━━ Supplied records
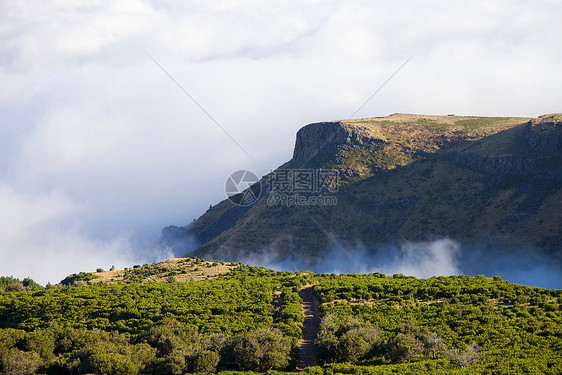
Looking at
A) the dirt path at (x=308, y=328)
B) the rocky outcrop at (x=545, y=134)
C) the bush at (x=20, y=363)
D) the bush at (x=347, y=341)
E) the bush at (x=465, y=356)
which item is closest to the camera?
the bush at (x=465, y=356)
━━━━
## [Do this]
Write out the material above word for word, leaving out the picture.

## [Solution to the exercise]
Looking at
A) the dirt path at (x=308, y=328)
B) the rocky outcrop at (x=545, y=134)
C) the bush at (x=20, y=363)
D) the bush at (x=347, y=341)
E) the bush at (x=465, y=356)
which item is closest to the camera?
the bush at (x=465, y=356)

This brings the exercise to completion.